At the time of writing, the term “codependency” cannot be found in any diagnostic manual anywhere. It is simply not classed as a recognisable disorder and as discussed earlier, some doubt it even exists in the form we accept today. This also includes many therapists who like to see it as a symptom of something else and treat it as such . I have had many referrals from other therapists who are not willing to follow their client down the path of codependency. The whole subject divides opinion amongst professionals as well as those who suffer on a daily basis.
I tend to believe that other disorders such as depression and anxiety as well as negative attitude and outlook are symptoms of codependency rather than the other way around. There is no pill that one can take that will cure codependency and maybe that is just as well. We have all seen the disadvantages of the “cure symptoms only” approach that exists in the medical profession. Codependency recovery is only sustainable when the root cause is found and healed, and the symptoms managed.
Codependency will not give you a sore throat, you will not need to stay in bed or take antibiotics or other medication to feel better. However, in my experience of treating codependents the world over, there is a set of definable characteristics that can be assigned to the behaviour associated with people who have codependent tendencies. If you assess this against a typical childhood scenario that fosters the development of codependency, you have quite a picture of misery that sufferers go through.

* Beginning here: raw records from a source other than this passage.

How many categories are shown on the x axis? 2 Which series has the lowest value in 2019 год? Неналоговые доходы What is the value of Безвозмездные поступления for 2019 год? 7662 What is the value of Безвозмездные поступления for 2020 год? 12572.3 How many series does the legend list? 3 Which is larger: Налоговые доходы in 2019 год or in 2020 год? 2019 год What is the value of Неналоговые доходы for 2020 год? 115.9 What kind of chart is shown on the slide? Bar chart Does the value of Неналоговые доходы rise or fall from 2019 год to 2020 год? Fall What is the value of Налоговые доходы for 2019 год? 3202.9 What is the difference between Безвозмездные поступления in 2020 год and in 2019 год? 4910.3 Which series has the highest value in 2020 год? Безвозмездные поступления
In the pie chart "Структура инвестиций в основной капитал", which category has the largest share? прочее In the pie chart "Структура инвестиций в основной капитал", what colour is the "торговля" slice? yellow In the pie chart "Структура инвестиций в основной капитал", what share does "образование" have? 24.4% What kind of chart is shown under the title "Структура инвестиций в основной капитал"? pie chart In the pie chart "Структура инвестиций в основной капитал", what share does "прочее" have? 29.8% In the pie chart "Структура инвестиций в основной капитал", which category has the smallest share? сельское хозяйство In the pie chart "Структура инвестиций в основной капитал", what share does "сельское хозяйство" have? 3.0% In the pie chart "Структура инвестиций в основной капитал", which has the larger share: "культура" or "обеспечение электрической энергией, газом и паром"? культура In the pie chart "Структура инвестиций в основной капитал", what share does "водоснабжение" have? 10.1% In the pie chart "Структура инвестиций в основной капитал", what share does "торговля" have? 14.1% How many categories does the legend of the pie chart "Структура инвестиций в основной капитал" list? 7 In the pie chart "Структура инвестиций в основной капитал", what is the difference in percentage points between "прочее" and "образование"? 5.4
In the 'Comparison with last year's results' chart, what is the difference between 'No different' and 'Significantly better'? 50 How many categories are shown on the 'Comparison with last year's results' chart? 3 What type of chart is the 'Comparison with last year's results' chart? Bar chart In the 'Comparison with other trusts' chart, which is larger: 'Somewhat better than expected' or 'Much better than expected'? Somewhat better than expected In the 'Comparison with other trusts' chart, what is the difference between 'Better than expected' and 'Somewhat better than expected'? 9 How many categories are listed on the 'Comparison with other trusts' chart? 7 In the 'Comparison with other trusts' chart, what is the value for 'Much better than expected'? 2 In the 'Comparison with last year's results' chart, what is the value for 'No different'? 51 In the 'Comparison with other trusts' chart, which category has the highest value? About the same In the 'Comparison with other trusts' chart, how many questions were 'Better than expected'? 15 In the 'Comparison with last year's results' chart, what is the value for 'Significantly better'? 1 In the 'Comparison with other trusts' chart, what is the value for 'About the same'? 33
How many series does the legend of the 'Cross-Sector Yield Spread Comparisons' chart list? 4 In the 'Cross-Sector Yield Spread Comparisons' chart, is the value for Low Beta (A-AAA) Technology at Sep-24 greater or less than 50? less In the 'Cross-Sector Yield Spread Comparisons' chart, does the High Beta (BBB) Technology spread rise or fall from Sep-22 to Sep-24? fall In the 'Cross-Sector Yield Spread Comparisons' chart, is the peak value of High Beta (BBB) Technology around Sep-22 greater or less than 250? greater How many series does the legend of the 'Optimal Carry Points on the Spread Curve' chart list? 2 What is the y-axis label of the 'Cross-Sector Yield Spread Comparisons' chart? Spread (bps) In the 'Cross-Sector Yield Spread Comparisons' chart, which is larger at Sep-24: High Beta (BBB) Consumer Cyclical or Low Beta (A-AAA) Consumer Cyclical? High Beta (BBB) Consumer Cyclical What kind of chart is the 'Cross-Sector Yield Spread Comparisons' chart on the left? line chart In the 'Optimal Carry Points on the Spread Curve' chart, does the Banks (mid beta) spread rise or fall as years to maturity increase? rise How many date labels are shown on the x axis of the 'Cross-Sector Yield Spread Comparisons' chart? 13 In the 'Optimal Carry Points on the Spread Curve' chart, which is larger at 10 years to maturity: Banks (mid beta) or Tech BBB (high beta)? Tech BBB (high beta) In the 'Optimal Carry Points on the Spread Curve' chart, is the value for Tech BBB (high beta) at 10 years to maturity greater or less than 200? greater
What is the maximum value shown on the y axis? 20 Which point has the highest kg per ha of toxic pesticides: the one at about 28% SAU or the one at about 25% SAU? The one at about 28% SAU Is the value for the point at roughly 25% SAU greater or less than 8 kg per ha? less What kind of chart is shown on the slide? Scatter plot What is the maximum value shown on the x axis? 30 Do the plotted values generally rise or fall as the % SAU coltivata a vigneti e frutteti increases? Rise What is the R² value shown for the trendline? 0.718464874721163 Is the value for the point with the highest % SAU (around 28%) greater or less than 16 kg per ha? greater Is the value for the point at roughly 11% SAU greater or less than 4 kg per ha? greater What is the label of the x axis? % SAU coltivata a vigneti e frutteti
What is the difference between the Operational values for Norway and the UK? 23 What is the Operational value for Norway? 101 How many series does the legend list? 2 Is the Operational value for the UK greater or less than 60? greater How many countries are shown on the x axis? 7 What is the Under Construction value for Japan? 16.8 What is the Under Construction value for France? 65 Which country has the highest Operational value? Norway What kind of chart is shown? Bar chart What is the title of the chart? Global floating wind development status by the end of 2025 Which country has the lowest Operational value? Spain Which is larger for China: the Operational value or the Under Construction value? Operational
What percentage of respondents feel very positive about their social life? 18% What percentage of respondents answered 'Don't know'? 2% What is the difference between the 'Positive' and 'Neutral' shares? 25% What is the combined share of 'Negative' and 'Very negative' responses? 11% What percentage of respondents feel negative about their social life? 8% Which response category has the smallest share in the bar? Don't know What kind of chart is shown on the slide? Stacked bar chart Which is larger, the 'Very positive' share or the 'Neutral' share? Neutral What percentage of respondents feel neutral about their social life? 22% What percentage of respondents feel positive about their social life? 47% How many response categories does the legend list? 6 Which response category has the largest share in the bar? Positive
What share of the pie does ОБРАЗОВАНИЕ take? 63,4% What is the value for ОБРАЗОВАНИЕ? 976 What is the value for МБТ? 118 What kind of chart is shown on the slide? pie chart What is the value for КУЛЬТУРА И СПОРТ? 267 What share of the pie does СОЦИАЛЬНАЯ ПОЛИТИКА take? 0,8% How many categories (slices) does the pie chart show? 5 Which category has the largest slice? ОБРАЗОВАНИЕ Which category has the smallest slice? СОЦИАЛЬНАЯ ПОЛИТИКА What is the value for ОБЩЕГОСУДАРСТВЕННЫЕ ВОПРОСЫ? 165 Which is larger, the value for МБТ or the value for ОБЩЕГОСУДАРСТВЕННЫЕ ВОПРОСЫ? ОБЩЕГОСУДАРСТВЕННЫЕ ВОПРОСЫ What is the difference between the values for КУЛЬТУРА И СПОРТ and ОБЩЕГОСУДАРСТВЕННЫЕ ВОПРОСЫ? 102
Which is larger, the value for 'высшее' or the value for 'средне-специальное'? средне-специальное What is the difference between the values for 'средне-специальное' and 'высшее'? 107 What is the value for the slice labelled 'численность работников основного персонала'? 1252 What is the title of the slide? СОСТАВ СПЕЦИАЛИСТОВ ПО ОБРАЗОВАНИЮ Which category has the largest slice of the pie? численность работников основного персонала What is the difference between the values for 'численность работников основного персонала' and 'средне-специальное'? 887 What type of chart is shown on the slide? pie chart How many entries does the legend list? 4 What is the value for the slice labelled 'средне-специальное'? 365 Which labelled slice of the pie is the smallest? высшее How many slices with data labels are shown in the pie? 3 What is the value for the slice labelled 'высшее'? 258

Many codependents are seen as genuinely nice people and they mostly are. They will not usually say no [even though they sometimes want to], they are usually the first to jump in and help anyone [as a martyr, expecting return] and will often anticipate others needs before they do [control and enabling]. They will usually avoid conflict and will only confront someone when their expected return is not forthcoming [control]. However, what you see on the surface is only the proverbial tip of the iceberg. What is going on underneath is a melting pot of emotions and core beliefs that drive codependent behaviour. This is where treatment is targeted and needs to be effective.
Where women especially are concerned, much of this behaviour comes from conditioning. They see their parents behaving in the same way and see this as a blueprint for relationships. There is an old saying that is relevant here. “If a girl has a dysfunctional relationship with her father or other males in the family and it goes untreated, she will spend the rest of her life trying to fix it with other men”. How true this is.
The socialisation and conditioning that instigates this starts almost from birth. Many women will learn that they have to subdue themselves around male members of the family in an overt or covert manner. They learn that they must let men take the lead, to be pleasant, avoid certain behaviour while learning others. In effect, they learn that they must let the man shine and they must stand back and work hard for affection and validation. This is often passed down from one generation to another, backed up by societal and religious concepts. Even if on the surface, everyone is equal, many women see their mothers, aunts, grandmothers in codependent relationships and believe that is the way it works. These women “struggle” on in relationships that mean their needs are not being met. Their partners are often hopelessly emotionally distant and unhelpful. Family and societal roles are fixed in stone and passed on to the next generation. Any women who tries to break this might be seen as “difficult”. Some very educated and academic women have described such a situation to me and find it hard to shake it loose.
Many men consolidate this in their search for a partner. Often, a man will be looking for a woman who looks after his needs while he provides. For many the definition of a “good woman or wife” can be compared directly to codependency. In many relationships, women will assume the role of carer. Some will even give up good jobs in order to do so, mirroring what they experienced in childhood. Years spent in this type of situation can bring resentment, anger and confusion as to “how this happened”. This is where I usually find clients, just after a break up and trying to make sense of it all.
The power of conditioning is sometimes overwhelming and can dictate on an unconscious level how we live our lives. The conditioning we are subjected to is not our responsibility, but it is 100% our responsibility to change it if we feel it is needed.